A noi dicevo, a noi donne, insegnano ad avere coraggio. Agli uomini però non insegnano ad avere rispetto, non insegnano l’importanza dei limiti, non insegnano che amare non è “fare propria una donna”, non è possederla, ma è tutt’altro. Agli uomini non insegnano il valore della vita altrui, il valore della libertà, del diritto ad essere e ad esprimersi, del diritto a scegliere di scendere alla prossima fermata, di farsi la propria strada, di tornare, eventualmente, oppure no.

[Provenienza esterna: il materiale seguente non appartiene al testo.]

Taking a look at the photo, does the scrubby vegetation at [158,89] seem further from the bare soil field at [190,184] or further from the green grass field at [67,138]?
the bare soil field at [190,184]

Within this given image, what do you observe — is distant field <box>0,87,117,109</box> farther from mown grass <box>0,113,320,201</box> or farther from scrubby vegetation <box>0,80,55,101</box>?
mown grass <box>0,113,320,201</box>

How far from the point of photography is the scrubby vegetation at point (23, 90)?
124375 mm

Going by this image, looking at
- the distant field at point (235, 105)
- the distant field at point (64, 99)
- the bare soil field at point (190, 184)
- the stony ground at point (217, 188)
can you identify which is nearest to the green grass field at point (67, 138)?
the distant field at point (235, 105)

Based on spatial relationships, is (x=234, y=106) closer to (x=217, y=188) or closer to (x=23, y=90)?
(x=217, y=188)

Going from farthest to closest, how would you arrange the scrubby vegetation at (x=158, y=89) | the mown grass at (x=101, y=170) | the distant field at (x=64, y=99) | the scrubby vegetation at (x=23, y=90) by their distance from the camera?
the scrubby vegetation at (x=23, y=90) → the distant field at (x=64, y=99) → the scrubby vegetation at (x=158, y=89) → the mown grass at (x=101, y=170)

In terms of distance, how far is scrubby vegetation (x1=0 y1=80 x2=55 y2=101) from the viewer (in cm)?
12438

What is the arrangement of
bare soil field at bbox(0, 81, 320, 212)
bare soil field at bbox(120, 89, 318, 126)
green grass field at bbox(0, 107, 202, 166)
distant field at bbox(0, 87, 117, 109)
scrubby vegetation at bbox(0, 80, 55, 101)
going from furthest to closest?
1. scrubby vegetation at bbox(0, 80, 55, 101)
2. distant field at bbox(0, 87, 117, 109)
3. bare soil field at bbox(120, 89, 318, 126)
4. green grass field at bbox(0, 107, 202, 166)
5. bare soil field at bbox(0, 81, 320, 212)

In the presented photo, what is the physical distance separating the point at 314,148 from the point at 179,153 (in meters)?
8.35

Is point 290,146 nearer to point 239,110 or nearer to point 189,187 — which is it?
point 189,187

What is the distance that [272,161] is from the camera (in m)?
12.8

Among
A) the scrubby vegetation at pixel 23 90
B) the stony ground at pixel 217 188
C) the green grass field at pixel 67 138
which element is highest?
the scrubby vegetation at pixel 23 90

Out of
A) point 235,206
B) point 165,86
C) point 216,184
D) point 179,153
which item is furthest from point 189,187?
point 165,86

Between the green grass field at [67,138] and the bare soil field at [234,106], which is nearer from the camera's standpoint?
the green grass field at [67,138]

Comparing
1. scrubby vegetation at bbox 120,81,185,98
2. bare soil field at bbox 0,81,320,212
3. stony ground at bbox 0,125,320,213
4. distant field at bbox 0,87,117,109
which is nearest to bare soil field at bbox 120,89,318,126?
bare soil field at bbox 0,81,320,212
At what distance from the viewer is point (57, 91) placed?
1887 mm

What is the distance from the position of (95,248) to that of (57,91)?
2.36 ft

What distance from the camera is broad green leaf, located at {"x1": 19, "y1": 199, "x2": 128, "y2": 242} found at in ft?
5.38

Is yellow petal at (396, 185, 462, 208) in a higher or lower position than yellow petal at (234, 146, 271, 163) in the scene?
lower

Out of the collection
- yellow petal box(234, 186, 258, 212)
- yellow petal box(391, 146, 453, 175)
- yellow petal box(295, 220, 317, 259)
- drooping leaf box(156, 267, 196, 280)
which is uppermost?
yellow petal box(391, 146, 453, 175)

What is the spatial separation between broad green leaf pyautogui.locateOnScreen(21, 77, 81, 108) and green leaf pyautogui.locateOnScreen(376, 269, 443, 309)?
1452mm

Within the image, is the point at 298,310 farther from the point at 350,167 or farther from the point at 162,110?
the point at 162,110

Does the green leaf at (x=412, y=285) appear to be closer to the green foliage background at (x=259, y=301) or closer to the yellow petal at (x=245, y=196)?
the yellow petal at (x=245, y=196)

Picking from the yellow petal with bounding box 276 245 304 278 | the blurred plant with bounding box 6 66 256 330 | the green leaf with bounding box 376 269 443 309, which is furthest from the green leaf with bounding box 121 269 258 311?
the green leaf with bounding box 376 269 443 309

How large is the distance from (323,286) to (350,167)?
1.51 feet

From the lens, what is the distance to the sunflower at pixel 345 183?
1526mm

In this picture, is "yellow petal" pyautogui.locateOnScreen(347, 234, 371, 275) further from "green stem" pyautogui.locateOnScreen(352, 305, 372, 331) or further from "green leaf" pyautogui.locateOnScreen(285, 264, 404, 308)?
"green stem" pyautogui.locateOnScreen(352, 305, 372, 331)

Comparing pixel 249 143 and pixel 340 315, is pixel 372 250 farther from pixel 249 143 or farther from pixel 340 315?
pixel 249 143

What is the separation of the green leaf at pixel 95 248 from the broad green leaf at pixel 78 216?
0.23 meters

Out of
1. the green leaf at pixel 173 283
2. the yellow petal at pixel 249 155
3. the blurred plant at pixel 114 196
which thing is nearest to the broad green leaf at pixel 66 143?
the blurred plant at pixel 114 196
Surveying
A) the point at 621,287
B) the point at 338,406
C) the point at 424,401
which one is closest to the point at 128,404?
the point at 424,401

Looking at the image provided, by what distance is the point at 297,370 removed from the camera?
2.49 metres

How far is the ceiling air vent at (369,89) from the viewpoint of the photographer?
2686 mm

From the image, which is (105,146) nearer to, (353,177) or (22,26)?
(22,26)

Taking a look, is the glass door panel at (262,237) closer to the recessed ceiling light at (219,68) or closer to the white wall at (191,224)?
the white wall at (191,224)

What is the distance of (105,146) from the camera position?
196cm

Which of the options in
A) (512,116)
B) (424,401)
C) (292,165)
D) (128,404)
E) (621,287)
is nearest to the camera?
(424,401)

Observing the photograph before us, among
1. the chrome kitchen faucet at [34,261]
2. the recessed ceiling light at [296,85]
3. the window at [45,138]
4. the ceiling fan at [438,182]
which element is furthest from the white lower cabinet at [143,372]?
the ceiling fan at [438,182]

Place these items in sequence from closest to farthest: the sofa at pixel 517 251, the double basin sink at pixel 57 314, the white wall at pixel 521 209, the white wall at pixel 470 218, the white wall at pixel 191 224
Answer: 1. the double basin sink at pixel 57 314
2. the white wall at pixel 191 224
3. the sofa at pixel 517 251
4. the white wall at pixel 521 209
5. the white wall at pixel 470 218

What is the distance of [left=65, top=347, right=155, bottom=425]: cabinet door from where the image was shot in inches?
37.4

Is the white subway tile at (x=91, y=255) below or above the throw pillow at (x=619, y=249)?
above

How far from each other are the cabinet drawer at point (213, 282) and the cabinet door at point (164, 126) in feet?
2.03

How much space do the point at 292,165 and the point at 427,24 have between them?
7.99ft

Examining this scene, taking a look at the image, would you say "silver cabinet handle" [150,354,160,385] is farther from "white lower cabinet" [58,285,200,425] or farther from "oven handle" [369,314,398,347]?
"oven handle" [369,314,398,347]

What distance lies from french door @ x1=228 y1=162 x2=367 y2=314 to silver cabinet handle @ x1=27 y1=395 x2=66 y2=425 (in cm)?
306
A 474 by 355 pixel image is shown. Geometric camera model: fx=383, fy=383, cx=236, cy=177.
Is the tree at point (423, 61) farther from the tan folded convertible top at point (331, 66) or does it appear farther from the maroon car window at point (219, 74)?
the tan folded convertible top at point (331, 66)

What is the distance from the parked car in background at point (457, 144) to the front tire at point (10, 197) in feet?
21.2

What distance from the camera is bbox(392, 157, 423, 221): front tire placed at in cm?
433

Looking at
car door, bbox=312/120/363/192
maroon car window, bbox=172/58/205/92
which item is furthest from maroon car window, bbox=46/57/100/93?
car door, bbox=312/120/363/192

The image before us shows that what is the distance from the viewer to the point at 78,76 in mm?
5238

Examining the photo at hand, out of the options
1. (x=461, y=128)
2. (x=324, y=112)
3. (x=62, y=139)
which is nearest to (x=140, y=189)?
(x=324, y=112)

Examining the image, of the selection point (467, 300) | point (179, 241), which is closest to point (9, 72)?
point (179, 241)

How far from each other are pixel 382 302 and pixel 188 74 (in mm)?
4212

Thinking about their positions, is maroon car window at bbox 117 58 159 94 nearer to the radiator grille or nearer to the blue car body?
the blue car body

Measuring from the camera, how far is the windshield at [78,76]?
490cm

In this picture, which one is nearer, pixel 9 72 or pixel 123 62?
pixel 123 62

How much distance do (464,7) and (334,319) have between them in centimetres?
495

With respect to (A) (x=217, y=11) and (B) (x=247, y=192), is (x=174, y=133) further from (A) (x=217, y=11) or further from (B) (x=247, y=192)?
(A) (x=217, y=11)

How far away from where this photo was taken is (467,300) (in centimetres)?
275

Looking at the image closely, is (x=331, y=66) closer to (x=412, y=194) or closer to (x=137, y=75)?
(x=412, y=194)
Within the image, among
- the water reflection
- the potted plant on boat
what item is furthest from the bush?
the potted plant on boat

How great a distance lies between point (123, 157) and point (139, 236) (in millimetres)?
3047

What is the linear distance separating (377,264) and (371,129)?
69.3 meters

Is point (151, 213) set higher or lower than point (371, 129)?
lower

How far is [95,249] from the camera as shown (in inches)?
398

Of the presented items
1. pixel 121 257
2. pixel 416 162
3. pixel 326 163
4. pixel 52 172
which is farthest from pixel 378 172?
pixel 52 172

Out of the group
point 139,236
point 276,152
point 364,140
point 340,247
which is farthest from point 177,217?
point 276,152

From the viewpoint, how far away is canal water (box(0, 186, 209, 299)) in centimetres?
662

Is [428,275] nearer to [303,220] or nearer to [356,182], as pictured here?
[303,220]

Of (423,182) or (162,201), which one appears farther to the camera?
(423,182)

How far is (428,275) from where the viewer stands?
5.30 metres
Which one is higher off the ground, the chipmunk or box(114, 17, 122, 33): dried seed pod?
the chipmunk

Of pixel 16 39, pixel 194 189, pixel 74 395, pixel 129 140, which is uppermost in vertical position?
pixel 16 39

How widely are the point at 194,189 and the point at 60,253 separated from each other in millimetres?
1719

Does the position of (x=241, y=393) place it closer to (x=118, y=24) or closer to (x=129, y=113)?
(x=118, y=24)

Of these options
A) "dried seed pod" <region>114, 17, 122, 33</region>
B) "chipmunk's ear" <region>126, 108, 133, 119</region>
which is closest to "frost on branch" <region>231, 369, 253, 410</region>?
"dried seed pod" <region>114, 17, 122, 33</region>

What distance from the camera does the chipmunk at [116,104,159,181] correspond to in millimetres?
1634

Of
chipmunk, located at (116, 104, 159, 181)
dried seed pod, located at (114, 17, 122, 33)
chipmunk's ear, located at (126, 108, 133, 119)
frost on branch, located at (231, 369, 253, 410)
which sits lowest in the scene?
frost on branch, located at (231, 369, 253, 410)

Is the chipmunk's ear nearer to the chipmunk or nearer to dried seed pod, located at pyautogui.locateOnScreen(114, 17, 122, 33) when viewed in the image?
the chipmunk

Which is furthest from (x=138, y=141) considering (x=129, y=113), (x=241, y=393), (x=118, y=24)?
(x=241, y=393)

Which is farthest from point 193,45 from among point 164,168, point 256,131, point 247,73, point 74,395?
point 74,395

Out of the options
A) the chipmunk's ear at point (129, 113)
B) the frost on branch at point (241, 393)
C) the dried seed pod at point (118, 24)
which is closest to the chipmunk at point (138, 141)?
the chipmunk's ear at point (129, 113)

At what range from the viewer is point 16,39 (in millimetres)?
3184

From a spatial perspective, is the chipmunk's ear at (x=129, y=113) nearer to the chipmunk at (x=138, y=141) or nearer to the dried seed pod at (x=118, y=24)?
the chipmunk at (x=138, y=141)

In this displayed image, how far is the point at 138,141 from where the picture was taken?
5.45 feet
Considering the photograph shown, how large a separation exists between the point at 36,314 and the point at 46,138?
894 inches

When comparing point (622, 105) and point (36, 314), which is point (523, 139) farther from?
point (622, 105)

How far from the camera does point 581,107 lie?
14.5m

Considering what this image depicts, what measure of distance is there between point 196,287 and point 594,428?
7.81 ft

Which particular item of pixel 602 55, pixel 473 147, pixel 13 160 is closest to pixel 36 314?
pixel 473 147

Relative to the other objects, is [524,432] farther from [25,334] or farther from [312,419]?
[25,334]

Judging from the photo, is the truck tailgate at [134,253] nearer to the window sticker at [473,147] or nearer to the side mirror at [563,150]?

Nessuno educa a questo, nessuno educa alle relazioni sane, perché purtroppo “è normale” che amore sia sinonimo di possesso, di ossessione. Ritorno un attimo al film “C’è ancora domani” e penso a Delia, al suo faro: l’amica Marisa. Quell’amica che a un certo punto ha il coraggio di dirle (non ricordo la battuta esatta) “Una volta che vai non guardarti indietro, sennò quello stavolta t’ammazza sul serio”. Dovremmo essere tutte come quell’amica, ma dovremmo anche tutte seguirlo il nostro istinto, essendo amiche di noi stesse, costringendo sia noi, sia le nostre amiche, a non insistere se sentiamo che qualcosa non va. A costo di farci odiare da quelle amiche, a costo di stressarle. Perché noi, in fondo, spesso e volentieri lo sappiamo. E tutti quei segnali non vanno ignorati, tutte quelle sensazioni, quella rabbia, quelle che sembrano liti normali, non vanno accantonate come “cose normali”, “fasi passeggere”. Non c’è nulla di normale. Così come non è normale che, ancora prima di averne certezza, sapevamo quale sarebbe stato l’epilogo della storia. Non possiamo fare altro che restare unite, che essere faro nella vita delle altre, perché per noi donne, è inutile fingere, non è facile. Ci sarà sempre un motivo per cui lottare, sarà così fino a quando non cambieranno realmente le cose. Ma le cose no, non cambiano: il mondo è maschio. La vita però è donna. E quindi, cambiamole noi le cose: siate il faro nella vita delle vostre sorelle, siate il faro della vostra vita, in un mondo in cui, è più facile spegnere i riflettori, o accenderli solo una volta all’anno, magari per le ricorrenze specifiche, piuttosto che ammettere che esiste un gravissimo problema sociale e che oggi, nel 2023, molte cose sono esattamente così come le hanno vissute le nostre mamme, le nostre nonne o le nostre bisnonne. Cara Giulia, l’epilogo lo conoscevamo già, ma abbiamo sperato perché noi in fondo lo sappiamo che insieme, solo insieme, anche se sarà dura, possiamo scrivere un finale diverso.